Home » Sunyi yang Mencurigakan, Ruang Guru SMP Santo Yosef Mendadak Tak Berpenghuni

Sunyi yang Mencurigakan, Ruang Guru SMP Santo Yosef Mendadak Tak Berpenghuni

oleh Tarsisius Ramto Idong

Belinyu, YTKNews.id – Suasana tak biasa tampak di ruang guru SMP Santo Yosef Belinyu, Kamis, 29 Januari 2026. Ruangan yang biasanya dipenuhi aktivitas dan percakapan hangat para pendidik, mendadak terlihat sepi dan nyaris tak berpenghuni.

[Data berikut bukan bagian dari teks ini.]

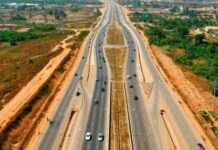 Umahi says Lagos-Calabar highway’ll be tolled from December Lagos-Calabar Coastal Highway: Unfinished, unfit for inauguration- NEFGAD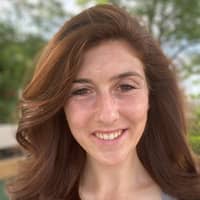 Sitter Profile Image: Jennifer H.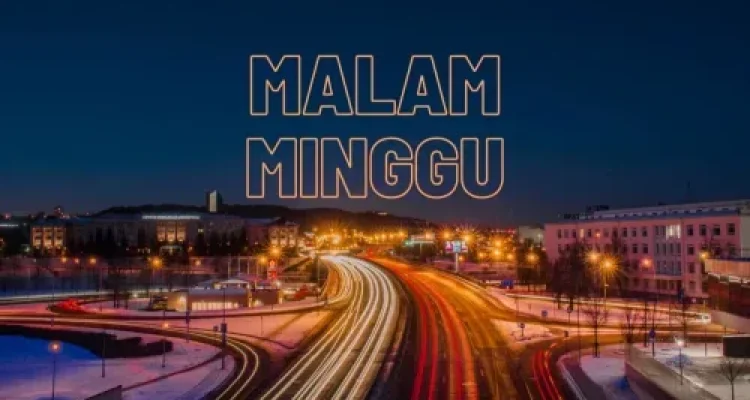 Prakiraan Cuaca Riau Sabtu 24 Mei 2025: Cerah Berawan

Namun, kesunyian ini bukan tanpa sebab.
Bukan karena para guru tengah mengajar di kelas, melainkan karena sebagian besar dari mereka sedang menjalankan tugas penting di luar sekolah dalam berbagai kegiatan pengembangan pendidikan dan pembinaan karakter.


Di antaranya, Zulputra Tanjung dan Monika Grasiana Benta diutus ke Aula Rumah Dinas Camat Belinyu untuk mengikuti Musyawarah Ranting (Musran) Gerakan Pramuka Belinyu masa bakti 2026–2029. Dalam musyawarah tersebut, dibentuk kepengurusan baru Gerakan Pramuka tingkat ranting Belinyu.
Pada kesempatan yang sama, SMP Santo Yosef juga kembali diingatkan mengenai status resmi Gugus Depan yang telah terbentuk sejak 2019, yakni Gugus Depan Putra 03473 dan Gugus Depan Putri 03474, sebagai bagian dari legalitas dan penguatan pembinaan kepramukaan di sekolah.

Sementara itu, di sisi lain, Luisa Dwizatnia Putri dan Oktavia Ritonga diutus ke SMP Negeri 1 Belinyu untuk mengikuti kegiatan sosialisasi bertema “Mencegah Radikalisasi dan Kekerasan Anak” bersama sejumlah siswa. Kegiatan ini diinisiasi oleh Densus 88 Anti Teror dari Jakarta.
Dalam sosialisasi tersebut, peserta dibekali pemahaman tentang intoleransi, radikalisme, ekstremisme, dan terorisme, sekaligus edukasi penting terkait bullying serta cara-cara konkret untuk mencegahnya di lingkungan sekolah dan pergaulan remaja.
Kepala SMP Santo Yosef, Eko Sudaryanto, memberikan tanggapan positif atas keterlibatan para guru dalam berbagai kegiatan tersebut. “Keikutsertaan guru-guru dalam kegiatan di luar sekolah ini merupakan bagian dari penguatan peran pendidik, bukan hanya sebagai pengajar di kelas, tetapi juga sebagai pembina karakter, pelindung siswa, dan agen perubahan di masyarakat,” ungkapnya.


Ia menambahkan, “Sekolah tidak boleh menjadi ruang tertutup. Guru harus hadir di tengah dinamika sosial, mengikuti perkembangan zaman, dan membawa nilai-nilai positif itu kembali ke sekolah untuk membentuk generasi yang berkarakter, toleran, dan berintegritas.”
Kesunyian ruang guru hari itu pun menjadi simbol tersendiri: bukan tentang kekosongan, melainkan tentang gerak, dedikasi, dan pengabdian. Di luar tembok sekolah, para guru SMP Santo Yosef sedang menanam nilai, membangun jejaring, dan memperkuat fondasi pendidikan karakter.
Dan ketika mereka kembali, ruang guru itu tak hanya akan kembali ramai, tetapi juga kaya dengan pengalaman, semangat baru, dan energi positif untuk membentuk masa depan para siswa.